## Tugas Latihan
Lanjutkan tulisan tentang vonis-vonis Hakim Agung Artidjo, dimulai dari kalimat sesudah bagian terakhir yang ditampilkan.

## Kutipan Sumber
--

Bukankah uang yang “dipinjam (tapi tidak pernah kembali)” Gluba hanya Rp18,5
miliar? Tapi Bapak berikan dia tambahan hukuman sembilan tahun, duh…teganya…teganya…teganya.
Oh Tuhan, kenapa Kau tega membiarkan Pak Artidjo bertindak kejam kepada
sesamanya?
Bukan sekali ini Bapak kejam kepada mantan.
Sebelumnya Bapak hukum eks Sekda Kabupaten Nabire, Papua, Ayub
Kayame, juga dengan 10 tahun penjara. Padahal junior Bapak di Pengadilan Tinggi
Jayapura sudah kompak menghukum Ayub 12 bulan penjara. Sesama hakim kenapa Bapak
tak bisa seia sekata dengan para mantan—eh junior sih? Sepertinya senang benar
dengan angka 10 ya Pak Artidjo, ada apa? Jangan mentang-mentang bertitel hakim agung
lah Pak…
Tak ibakah Bapak dengan Kangmas Anas Urbaningrum
yang Bapak vonis 14 penjara? Bukankah mantan (lagi-lagi mantan) Ketua HMI itu
hanya mencari keadilan atas vonis 8 tahun penjara oleh Pengadilan Tipikor
Jakarta? Lantas kenapa justru Bapak lipat gandakan hukumannya menjadi 14 tahun?

--

## Segmen Data

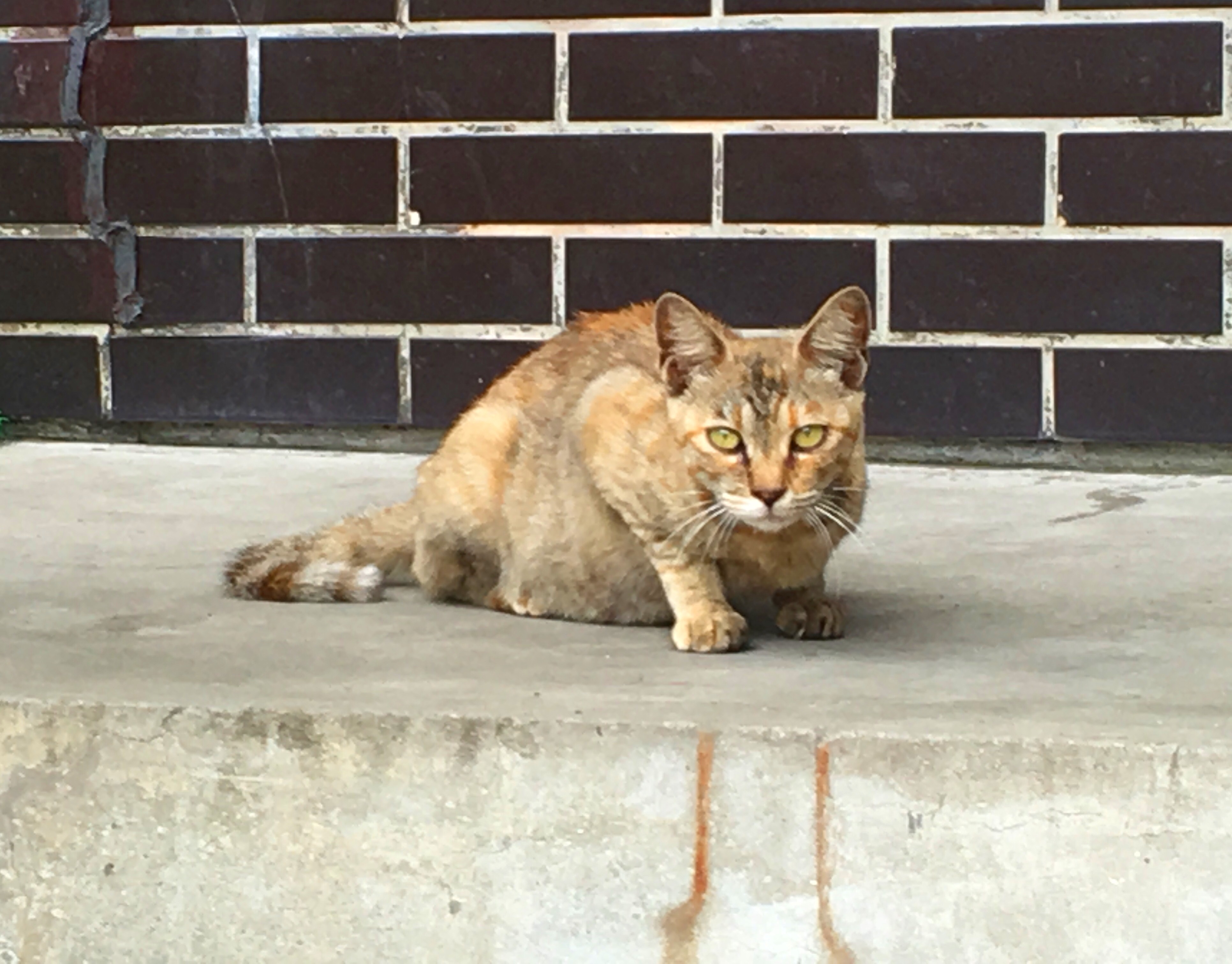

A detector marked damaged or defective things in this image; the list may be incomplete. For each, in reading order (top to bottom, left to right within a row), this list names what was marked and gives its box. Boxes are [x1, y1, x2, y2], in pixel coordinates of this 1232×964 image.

rust stain [658, 730, 714, 964]
rust stain [816, 740, 857, 960]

--

## Hasil
Ditambah lagi harus membayar uang pengganti Rp57 miliar. Uang dari mana? Mantan
itu tak punya banyak simpanan, Pak!
Tak terketukkah hati Bapak oleh jeritan Mas
Anas—yang urung digantung di Monas—yang ganteng itu? Ingat kata-katanya,”Dikira
hakim kasasi bisa mengoreksi kezaliman dan kekerasan hukum menjadi putusan yang
adil. Ternyata malah menambah sadism dan memorakporandakan keadilan.” Belum
lagi sumpah serapah pengacaranya Mas Anas yang menyebut Bapak dengan,”palu
hakim kasasi berlumuran darah”. Ih sungguh ngeri kali aku (kata Lik Ruhut
Sitompul).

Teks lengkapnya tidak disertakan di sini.